• Text provided:
# # #

Lighthouse in Michigan, United States

The Lansing Shoals Light Station is a lighthouse located in northeastern Lake Michigan, 6.3 mi southeast of Point Patterson, in Newton Township, Mackinac County, Michigan. It was listed on the National Register of Historic Places in 2005.

==History: Lightships==
The Lansing Shoals are located at the northern end of a narrow shipping passage that ships are forced to navigate on the Lake Michigan side of the Straits of Mackinac. In the 1890s, iron ore shipments from Escanaba, Michigan increased significantly, putting pressure on the Lighthouse Board to improve the lighting in the area. They responded by moving the lightship LV55 from Simons Reef to Lansing Shoals in mid-1900. LV55 was one of three identical lightvessels authorized by Congress in 1889. These vessels were originally to be moored at Simmons Reef, White Shoals, and Grays Reef. The three vessels, designated LV55, LV56, and LV57, were constructed by Blythe Craig Shipbuilding Company of Toledo, Ohio, and were put in service in late 1891.

The removal of LV55 to Lansing Shoals was regarded as only a temporary solution, however. In 1908, the Lighthouse Board requested an appropriation for a permanent structure to be built at the location. The request was not approved, and LV55 stayed on station until 1920, when her hull was found to be unrepairable and she was removed from service. At that time, LV98, a lightvessel built by the Racine-Truscott-Shell Lake Boat Company of Muskegon, Michigan in 1914, was tasked to serve in its place. However, the Great Lakes fleet was operating further and further into the winter season, leaving a substantial shipping time in early spring and late fall where the lightvessel could not be on station due to ice buildup. Thus, replacing the ship with a permanent light station again became a priority.

# # #

Copy the lighthouse text from "The removal of" to "became a priority.", inclusive, replacing "lightvessel" with "lightship".

• Data supplied:
# # #

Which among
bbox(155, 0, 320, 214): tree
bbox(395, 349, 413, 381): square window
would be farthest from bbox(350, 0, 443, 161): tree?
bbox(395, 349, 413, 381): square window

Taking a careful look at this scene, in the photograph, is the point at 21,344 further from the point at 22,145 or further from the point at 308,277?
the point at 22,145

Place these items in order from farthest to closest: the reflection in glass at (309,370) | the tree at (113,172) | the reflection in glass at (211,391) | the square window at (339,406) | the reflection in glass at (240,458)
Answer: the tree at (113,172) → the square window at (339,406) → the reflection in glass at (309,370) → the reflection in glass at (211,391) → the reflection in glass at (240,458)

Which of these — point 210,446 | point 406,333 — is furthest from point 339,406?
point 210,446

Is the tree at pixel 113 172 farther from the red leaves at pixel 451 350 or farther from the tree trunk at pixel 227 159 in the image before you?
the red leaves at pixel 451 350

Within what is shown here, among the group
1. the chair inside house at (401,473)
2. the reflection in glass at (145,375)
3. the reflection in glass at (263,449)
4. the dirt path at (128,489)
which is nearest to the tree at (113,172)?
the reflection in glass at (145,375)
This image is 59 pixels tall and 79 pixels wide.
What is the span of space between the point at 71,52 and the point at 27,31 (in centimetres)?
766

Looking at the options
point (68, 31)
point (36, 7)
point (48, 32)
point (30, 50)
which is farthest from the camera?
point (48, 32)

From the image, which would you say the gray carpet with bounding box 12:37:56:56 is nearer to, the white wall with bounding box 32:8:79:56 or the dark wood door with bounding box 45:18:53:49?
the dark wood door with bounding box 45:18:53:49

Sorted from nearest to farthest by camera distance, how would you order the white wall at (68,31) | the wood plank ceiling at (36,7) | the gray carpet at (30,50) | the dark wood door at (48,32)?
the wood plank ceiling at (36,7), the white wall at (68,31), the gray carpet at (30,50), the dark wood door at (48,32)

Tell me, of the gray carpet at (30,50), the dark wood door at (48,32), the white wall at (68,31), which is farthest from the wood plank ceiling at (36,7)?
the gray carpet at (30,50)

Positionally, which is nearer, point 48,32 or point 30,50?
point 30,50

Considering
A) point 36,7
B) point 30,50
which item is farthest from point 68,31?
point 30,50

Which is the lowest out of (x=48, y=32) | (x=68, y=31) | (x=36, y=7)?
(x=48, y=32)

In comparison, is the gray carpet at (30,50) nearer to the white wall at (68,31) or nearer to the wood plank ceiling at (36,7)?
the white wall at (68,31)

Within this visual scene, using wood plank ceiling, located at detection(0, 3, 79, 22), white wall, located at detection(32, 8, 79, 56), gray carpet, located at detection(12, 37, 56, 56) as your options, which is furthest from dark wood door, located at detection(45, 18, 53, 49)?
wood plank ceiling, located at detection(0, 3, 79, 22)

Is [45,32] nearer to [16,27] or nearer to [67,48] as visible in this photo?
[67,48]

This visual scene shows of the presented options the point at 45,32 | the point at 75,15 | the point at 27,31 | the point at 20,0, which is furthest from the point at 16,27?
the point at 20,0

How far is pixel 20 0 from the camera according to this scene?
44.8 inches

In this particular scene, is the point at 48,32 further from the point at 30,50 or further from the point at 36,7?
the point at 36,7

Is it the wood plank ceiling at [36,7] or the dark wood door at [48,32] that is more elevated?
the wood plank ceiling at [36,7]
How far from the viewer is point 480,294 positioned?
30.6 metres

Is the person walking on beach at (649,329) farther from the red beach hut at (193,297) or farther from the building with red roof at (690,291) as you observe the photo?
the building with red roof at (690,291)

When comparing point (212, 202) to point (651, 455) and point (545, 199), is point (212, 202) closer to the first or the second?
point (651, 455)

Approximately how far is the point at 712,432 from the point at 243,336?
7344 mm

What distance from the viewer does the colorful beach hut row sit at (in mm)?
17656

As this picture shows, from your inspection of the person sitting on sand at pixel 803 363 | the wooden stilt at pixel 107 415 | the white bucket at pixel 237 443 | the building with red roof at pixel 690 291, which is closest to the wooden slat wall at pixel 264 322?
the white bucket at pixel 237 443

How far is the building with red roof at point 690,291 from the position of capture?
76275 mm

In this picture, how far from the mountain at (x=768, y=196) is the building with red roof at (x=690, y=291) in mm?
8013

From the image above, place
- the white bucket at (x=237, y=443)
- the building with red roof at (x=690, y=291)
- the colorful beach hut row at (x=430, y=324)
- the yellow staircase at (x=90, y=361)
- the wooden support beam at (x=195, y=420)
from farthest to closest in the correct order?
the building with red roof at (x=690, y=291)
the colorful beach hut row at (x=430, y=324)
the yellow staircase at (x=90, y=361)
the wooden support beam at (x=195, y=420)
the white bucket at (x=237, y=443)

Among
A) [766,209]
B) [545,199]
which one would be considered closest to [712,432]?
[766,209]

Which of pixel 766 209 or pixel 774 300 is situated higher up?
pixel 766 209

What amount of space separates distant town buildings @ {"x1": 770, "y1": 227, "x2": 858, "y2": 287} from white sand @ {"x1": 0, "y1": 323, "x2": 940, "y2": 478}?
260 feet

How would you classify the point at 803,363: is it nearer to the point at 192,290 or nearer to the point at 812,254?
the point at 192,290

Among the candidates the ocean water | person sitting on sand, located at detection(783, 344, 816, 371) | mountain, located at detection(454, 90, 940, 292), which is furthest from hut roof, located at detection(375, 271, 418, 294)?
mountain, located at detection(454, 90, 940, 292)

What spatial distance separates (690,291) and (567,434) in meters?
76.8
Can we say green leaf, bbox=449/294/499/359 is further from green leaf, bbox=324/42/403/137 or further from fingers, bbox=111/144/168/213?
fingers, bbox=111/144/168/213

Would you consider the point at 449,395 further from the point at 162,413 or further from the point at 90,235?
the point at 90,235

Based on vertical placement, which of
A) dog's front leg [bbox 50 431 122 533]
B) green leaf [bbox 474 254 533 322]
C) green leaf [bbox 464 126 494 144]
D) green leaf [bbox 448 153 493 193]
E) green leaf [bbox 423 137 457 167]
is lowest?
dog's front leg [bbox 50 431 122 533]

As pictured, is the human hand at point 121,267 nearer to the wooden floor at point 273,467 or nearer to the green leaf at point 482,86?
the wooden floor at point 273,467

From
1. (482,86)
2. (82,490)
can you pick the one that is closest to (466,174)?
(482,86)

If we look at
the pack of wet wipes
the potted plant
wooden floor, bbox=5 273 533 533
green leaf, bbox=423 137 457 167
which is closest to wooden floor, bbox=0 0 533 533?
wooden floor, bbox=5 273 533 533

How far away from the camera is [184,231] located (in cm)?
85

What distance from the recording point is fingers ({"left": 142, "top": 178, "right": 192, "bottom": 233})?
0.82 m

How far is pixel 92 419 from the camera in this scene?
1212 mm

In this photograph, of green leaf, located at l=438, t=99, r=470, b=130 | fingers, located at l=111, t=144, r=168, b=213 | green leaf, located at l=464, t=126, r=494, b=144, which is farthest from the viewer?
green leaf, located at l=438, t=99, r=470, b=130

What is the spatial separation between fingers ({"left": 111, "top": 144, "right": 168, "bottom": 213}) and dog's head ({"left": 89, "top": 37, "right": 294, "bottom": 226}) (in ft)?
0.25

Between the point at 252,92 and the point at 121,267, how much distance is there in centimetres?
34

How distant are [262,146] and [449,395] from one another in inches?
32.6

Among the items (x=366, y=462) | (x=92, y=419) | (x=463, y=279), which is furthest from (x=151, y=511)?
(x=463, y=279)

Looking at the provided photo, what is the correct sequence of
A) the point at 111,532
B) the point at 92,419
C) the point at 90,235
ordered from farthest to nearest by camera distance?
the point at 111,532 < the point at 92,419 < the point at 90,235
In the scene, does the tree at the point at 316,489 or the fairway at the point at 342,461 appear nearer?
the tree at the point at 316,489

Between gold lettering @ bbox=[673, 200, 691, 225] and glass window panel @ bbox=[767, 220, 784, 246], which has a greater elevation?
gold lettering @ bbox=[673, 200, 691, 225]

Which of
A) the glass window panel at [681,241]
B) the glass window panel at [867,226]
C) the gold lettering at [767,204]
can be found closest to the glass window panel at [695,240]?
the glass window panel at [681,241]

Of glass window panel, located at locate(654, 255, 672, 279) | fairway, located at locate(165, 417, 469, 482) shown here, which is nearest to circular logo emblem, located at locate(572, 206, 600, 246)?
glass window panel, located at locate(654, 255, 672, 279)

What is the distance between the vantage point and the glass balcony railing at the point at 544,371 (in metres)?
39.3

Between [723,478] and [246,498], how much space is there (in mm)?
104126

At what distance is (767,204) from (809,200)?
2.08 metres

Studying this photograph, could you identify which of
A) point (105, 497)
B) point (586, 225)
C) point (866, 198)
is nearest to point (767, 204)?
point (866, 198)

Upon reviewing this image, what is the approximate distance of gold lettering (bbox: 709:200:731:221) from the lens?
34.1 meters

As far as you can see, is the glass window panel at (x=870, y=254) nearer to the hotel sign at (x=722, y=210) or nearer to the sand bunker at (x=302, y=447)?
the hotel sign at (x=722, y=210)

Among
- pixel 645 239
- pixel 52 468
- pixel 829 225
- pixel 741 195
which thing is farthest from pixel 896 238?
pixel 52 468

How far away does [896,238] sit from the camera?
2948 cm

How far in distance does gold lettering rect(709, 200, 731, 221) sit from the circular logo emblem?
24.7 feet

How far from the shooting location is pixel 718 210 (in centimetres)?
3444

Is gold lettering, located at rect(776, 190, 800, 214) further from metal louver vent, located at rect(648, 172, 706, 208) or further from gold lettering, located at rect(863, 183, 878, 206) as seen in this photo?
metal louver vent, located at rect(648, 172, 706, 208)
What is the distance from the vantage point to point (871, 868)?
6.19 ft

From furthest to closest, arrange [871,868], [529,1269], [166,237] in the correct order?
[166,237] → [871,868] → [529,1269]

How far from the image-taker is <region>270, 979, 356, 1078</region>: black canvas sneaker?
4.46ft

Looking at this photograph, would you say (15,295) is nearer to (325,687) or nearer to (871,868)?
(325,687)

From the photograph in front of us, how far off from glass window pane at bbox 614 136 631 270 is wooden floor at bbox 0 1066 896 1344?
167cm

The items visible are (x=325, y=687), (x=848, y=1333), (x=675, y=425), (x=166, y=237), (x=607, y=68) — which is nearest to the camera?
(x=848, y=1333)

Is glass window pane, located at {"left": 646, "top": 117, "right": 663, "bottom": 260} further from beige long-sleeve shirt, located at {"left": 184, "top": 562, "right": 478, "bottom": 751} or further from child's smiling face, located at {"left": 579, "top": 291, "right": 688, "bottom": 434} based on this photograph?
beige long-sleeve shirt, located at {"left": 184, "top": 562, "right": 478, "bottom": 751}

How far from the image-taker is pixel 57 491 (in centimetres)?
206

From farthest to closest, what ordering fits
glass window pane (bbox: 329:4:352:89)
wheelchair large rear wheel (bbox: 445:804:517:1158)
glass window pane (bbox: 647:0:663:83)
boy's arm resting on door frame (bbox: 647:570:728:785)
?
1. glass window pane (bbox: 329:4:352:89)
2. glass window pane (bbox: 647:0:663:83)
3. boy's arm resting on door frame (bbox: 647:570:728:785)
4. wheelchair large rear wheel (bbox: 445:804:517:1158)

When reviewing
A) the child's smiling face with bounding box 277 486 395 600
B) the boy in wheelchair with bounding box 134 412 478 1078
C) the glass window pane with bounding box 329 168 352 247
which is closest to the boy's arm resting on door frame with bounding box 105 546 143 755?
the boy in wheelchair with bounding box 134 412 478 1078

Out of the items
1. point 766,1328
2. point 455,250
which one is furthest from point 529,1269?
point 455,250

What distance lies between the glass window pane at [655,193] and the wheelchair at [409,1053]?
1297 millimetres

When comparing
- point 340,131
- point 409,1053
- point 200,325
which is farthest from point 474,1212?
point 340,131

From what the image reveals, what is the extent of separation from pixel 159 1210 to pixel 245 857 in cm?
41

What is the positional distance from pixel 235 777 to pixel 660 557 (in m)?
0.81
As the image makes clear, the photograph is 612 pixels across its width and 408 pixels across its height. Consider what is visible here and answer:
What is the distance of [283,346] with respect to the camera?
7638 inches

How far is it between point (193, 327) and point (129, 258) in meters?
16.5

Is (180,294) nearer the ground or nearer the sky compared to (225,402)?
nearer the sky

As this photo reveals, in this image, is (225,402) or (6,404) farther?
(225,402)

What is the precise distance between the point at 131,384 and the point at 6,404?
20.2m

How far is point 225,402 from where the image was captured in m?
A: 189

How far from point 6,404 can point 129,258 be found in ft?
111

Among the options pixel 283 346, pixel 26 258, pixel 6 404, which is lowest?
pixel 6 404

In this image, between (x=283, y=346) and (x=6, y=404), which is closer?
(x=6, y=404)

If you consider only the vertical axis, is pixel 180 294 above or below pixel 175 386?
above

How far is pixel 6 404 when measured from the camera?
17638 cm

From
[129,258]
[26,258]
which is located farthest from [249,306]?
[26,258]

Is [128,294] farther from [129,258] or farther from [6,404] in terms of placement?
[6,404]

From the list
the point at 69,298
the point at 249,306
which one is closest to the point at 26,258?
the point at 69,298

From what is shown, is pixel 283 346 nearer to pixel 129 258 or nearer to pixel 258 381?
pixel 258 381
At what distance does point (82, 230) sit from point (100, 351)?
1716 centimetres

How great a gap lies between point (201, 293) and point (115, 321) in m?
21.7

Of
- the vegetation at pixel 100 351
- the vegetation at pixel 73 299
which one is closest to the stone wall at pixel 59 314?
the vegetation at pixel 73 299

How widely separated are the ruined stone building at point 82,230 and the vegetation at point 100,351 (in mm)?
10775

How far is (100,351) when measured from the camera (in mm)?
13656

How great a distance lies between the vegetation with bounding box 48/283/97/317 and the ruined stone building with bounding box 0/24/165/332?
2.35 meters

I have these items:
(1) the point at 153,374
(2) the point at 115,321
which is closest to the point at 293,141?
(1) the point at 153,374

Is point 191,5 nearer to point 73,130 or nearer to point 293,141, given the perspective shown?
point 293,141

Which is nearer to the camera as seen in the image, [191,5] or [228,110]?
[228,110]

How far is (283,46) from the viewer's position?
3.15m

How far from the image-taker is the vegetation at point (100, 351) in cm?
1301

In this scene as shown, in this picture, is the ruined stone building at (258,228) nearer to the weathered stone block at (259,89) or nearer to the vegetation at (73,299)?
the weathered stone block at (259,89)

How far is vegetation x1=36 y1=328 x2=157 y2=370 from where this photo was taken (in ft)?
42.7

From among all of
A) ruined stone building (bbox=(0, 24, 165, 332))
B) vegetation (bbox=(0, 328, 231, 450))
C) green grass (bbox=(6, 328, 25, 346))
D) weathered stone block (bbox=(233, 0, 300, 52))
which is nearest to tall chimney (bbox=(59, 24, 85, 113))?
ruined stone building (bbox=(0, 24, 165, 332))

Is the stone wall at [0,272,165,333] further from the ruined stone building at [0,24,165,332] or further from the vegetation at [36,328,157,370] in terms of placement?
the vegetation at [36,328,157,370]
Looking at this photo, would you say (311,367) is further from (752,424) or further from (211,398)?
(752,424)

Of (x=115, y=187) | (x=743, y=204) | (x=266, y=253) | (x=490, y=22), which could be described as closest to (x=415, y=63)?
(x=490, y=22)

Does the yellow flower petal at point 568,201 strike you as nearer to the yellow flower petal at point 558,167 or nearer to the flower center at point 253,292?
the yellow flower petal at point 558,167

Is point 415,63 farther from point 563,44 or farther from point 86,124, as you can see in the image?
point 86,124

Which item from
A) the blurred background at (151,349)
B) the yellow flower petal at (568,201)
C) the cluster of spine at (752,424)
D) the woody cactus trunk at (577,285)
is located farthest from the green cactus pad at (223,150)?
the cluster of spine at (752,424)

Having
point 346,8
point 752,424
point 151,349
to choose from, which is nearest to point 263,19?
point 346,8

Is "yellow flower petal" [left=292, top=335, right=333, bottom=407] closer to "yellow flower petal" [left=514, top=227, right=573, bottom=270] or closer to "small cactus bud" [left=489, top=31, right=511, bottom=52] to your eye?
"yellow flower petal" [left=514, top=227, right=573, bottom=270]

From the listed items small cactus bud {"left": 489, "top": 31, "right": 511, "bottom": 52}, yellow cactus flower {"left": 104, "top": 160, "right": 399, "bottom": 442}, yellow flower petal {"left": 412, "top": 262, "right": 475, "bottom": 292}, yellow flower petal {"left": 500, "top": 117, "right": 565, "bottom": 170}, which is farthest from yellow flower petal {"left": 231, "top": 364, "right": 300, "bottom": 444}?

# # #

• Reply to the task:
The removal of LV55 to Lansing Shoals was regarded as only a temporary solution, however. In 1908, the Lighthouse Board requested an appropriation for a permanent structure to be built at the location. The request was not approved, and LV55 stayed on station until 1920, when her hull was found to be unrepairable and she was removed from service. At that time, LV98, a lightship built by the Racine-Truscott-Shell Lake Boat Company of Muskegon, Michigan in 1914, was tasked to serve in its place. However, the Great Lakes fleet was operating further and further into the winter season, leaving a substantial shipping time in early spring and late fall where the lightship could not be on station due to ice buildup. Thus, replacing the ship with a permanent light station again became a priority.